2 files changed, 63 insertions, 0 deletions

diff --git a/spec/models/project_spec.rb b/spec/models/project_spec.rb
index c4d3813e9c9..400bdf2d962 100644
--- a/spec/models/project_spec.rb
+++ b/spec/models/project_spec.rb
@@ -552,4 +552,28 @@ describe Project, models: true do
       end
     end
   end
+
+  describe '#visibility_level_allowed?' do
+    let(:project) { create :project, visibility_level: Gitlab::VisibilityLevel::INTERNAL }
+
+    context 'when checking on non-forked project' do
+      it { expect(project.visibility_level_allowed?(Gitlab::VisibilityLevel::PRIVATE)).to be_truthy }
+      it { expect(project.visibility_level_allowed?(Gitlab::VisibilityLevel::INTERNAL)).to be_truthy }
+      it { expect(project.visibility_level_allowed?(Gitlab::VisibilityLevel::PUBLIC)).to be_truthy }
+    end
+
+    context 'when checking on forked project' do
+      let(:forked_project) { create :forked_project_with_submodules }
+
+      before do
+        forked_project.build_forked_project_link(forked_to_project_id: forked_project.id, forked_from_project_id: project.id)
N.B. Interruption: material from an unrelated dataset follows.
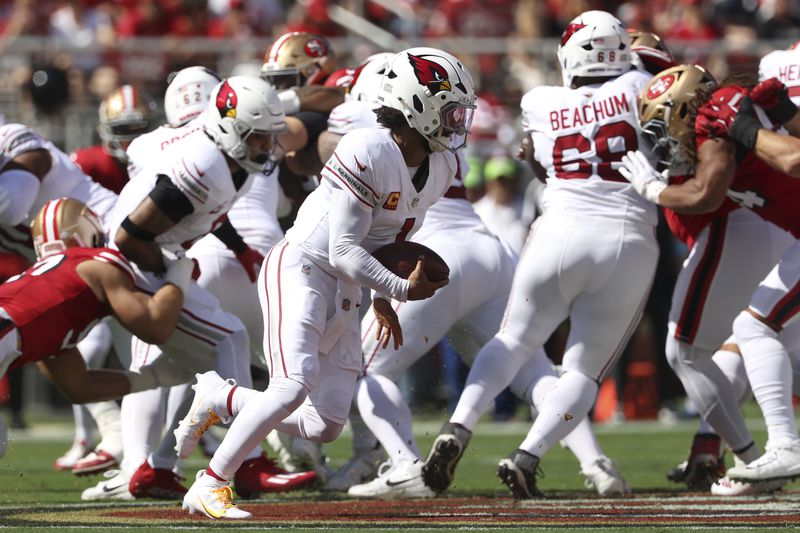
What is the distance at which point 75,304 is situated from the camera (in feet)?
18.6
+        forked_project.save
+      end
+
+      it { expect(forked_project.visibility_level_allowed?(Gitlab::VisibilityLevel::PRIVATE)).to be_truthy }
+      it { expect(forked_project.visibility_level_allowed?(Gitlab::VisibilityLevel::INTERNAL)).to be_truthy }
+      it { expect(forked_project.visibility_level_allowed?(Gitlab::VisibilityLevel::PUBLIC)).to be_falsey }
+    end
+
+  end
 end
diff --git a/spec/services/projects/update_service_spec.rb b/spec/services/projects/update_service_spec.rb
index c36d4581989..3c06a890163 100644
--- a/spec/services/projects/update_service_spec.rb
+++ b/spec/services/projects/update_service_spec.rb
@@ -100,6 +100,45 @@ describe Projects::UpdateService, services: true do
     end
   end
 
+  describe :visibility_level do
+    let(:user) { create :user, admin: true }
+    let(:project) { create :project, visibility_level: Gitlab::VisibilityLevel::INTERNAL }
+    let(:forked_project) { create :forked_project_with_submodules, visibility_level: Gitlab::VisibilityLevel::INTERNAL }
+    let(:opts) { {} }
+
+    before do
+      forked_project.build_forked_project_link(forked_to_project_id: forked_project.id, forked_from_project_id: project.id)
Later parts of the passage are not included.